Today’s issue of Public Discourse offers a reflection on the life and work of Michael Novak. It would not be an exaggeration to say Novak is a towering figure in the world of free market economics. Author Nathaniel Peters says that while Novak has had his critics, the question that lies at the heart of all Novak’s work is this: “How do we get people out of poverty?”
What economic systems are most conducive to allowing people to exercise their human dignity, realize their God-given capacities, and provide for themselves and their families? When many people think of capitalism, they imagine factory owners exploiting workers. Novak sees a woman with a micro-loan who can now start a business to support her family, or a community of immigrants who have arrived in America—like Novak’s own Slovak ancestors—who through hard work in their local community can build better lives for themselves and those around them.
What leads to the flourishing of such communities? A planned economy restricted by regulation, or a more open economy that permits failure and rewards success? Novak’s conclusion, developed at great length in The Spirit of Democratic Capitalism and other works, is that free economies are best equipped to do so. Novak’s vision inspired those working for liberation from communism, in particular. It explained why the ideology of their government ran contrary to human nature and proposed what a more humane social structure might be.
Peters acknowledges that this work of Novak’s is decades old; is his work still relevant? Here Peters reminds us, by way of Acton’s director of research Samuel Gregg, that Novak’s work has an ageless underpinning.

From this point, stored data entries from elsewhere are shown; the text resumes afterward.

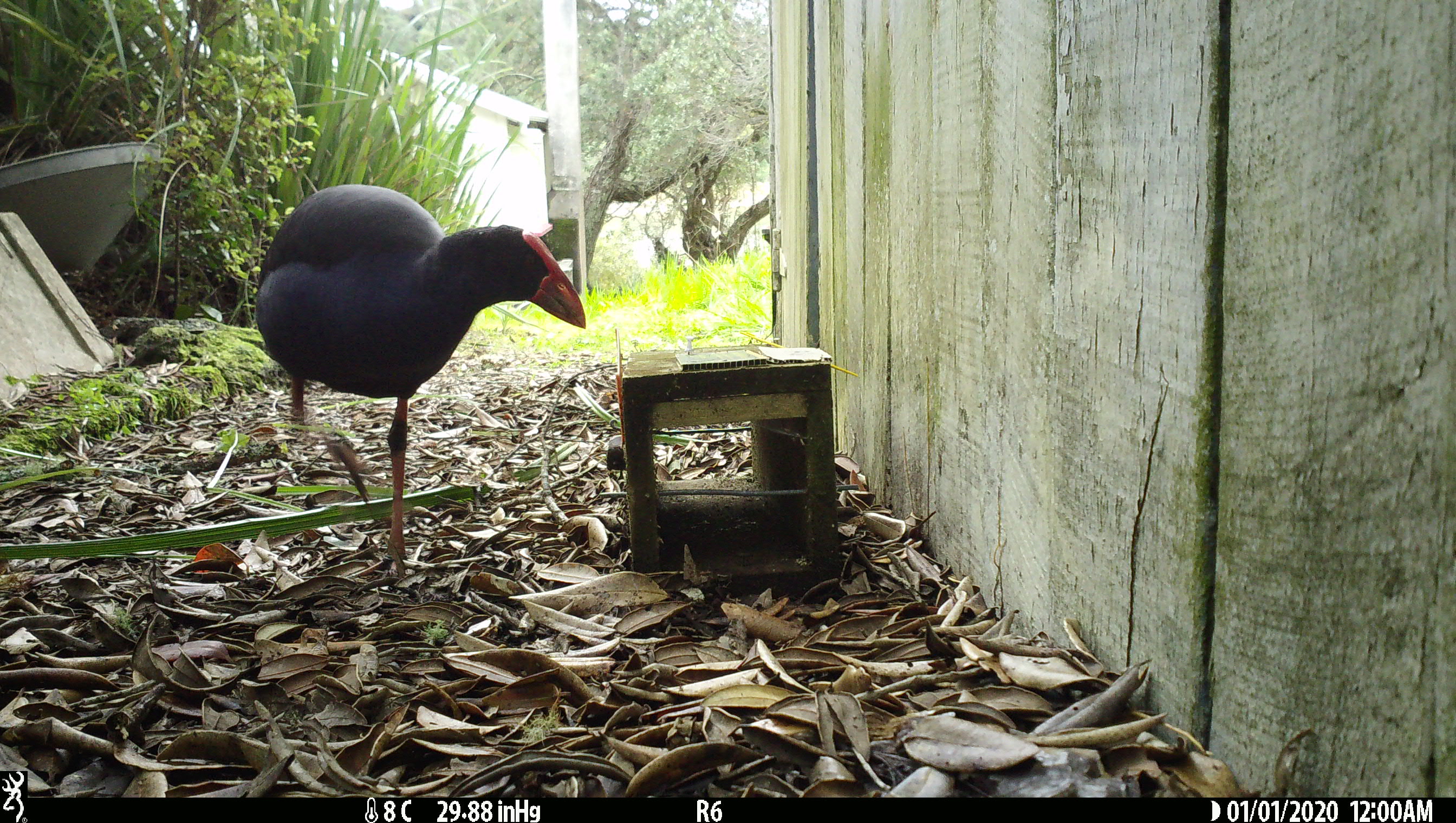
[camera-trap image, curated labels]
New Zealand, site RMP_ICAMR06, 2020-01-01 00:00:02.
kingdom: Animalia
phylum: Chordata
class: Aves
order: Gruiformes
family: Rallidae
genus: Porphyrio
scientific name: Porphyrio melanotus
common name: australasian swamphen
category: pukeko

A free market helps small businesses and micro-loans, but also allows for large and exploitative corporations. We should help the former and limit the latter. Advocating a free economy does not mean being mindlessly pro-business or anti-regulation. Rather, it means returning to core truths about the nature of the human spirit and the dignity of work and thinking about how these can best be promoted for the least among us.
As part of that, Samuel Gregg reminds us, we must remember Novak’s admonition that a free economy and constitutional democracy require “a culture that underscored the reality of moral truth and that held up, as the founders did, virtue and human flourishing as the goal of freedom.” Liberty allows economic actors to exercise and cultivate virtue.
In Novak’s thoughts, liberty is what allows humans to grow and flourish, both economically and spiritually. Again, Peters turns to Sam Gregg:
As Samuel Gregg puts it, Novak argues that a free and virtuous society has “three legs: a free economy, a virtuous citizenry, and a political system grounded in accountability and responsibility.” By that standard, Gregg points out, the US is not looking good:
We have not so much a free economy as we have managerial, in some cases crony, capitalism; we have a citizenry that largely does not see or want to know about the happiness found in freely choosing to live in the truth; and we have a political system in which accountability and responsibility are increasingly voided and avoided.
Yet, we do not live in a world of simply state and individual. What is the greatest component in a free society? Novak says it is the family. It is in the family that caritas is imbued, so that individuals know that the highest order is not the state, but love: love of God first and foremost, and then love of others.